Bitcoin-- probably the most iconic name in cryptocurrencies -- is proving it's not immune to the coronavirus crisis. But it could end up benefiting as a delayed side effect of the outbreak if inflation and tracking measures, in China especially, turn people to cryptocurrencies.

Right now, the problem for Bitcoin is that China, the world's second-largest economy, is a large participant of Bitcoin mining. As the nation is deeply caught up in one of the worst pandemics in recent history, it's taking a toll on Bitcoin, because major mining equipment makers had to delay production due to government imposed quarantines and mining farms were shut down. This has no doubt affected the level of Developer Behavior of the cryptocurrency, as Chinese mining pools control most of the Bitcoin network due to the countrys extremely cheap electricity.

Further, a slight drop in User Activity can be attributed to Bitcoin remaining a highly speculative cryptocurrency, where current investors are easily spooked by an expected drop in price. The fact that the search term bitcoin coronavirus has recently overtaken bitcoin halving on Google Trends is telling of the volatility many people are expecting to see with the spread of the contamination.

Dataset content.
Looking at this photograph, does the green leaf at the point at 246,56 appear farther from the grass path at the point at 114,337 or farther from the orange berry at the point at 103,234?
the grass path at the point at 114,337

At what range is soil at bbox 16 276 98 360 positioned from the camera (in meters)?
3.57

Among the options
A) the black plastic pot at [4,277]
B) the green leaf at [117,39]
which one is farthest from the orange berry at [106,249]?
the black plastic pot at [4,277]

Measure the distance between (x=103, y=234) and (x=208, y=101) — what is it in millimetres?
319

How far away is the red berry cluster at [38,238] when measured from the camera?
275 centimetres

...

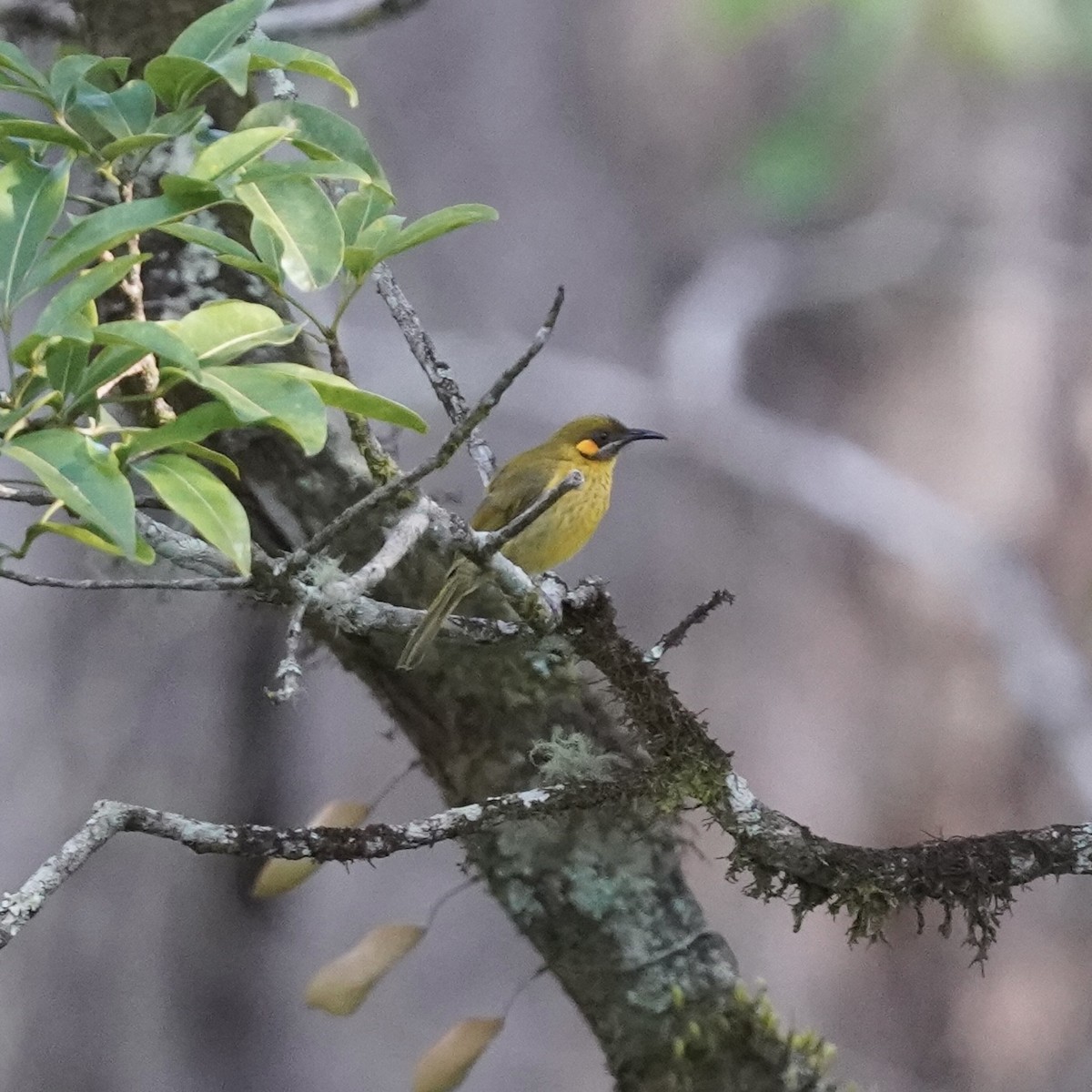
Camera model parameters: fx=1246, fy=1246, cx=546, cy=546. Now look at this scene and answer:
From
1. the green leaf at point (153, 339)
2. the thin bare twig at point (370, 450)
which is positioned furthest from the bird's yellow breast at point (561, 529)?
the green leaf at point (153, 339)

Problem set.
A. Which country, cryptocurrency, and online tool does the text excerpt on Bitcoin and the coronavirus name?
B. Can you carry the text excerpt on Bitcoin and the coronavirus on past its last sentence?

Written answers.
A. China, Bitcoin, Google Trends

B.
Created in 2008, Bitcoin (BTC) is considered the first cryptocurrency to be mined and traded on a decentralized peer-to-peer network. Rather than relying on a central authority to transact money, a decentralized network of nodes all verify transactions. The process of adding verified transactions to the public ledger and unlocking new bitcoins as rewards is called mining, and involves using computer power to solve complex mathematical puzzles, or hash functions.

But the Bitcoin blockchain suffers from important design limitations that make mining very expensive; slow down transaction throughput; and cause high volatility in price. Since the release of bitcoin, over 6,000 "altcoins" -- or alternative variants of bitcoin and other cryptocurrencies -- have been created so as to improve the platforms scalability, security and speed.

Bitcoins FCAS has dropped 11-points (-1.23%) since mid-February, driven by an 18-point (-2.13%) decrease in Developer Behavior and 6-point (-0.62%) decline in User Activity. Market Maturity has also dropped 14-points (-1.68%) in the same timeframe.

TheStreet

While current investors might be turning away from Bitcoin, it seems likely that new buyers will start using the token as a safe haven. Right now in China, people are being quarantined based on surveillance of their spending, and punished for spreading news of the contamination. In this environment, and considering Bitcoins widespread use in the country, we can expect the token to gain traction as citizens aim to resist government control.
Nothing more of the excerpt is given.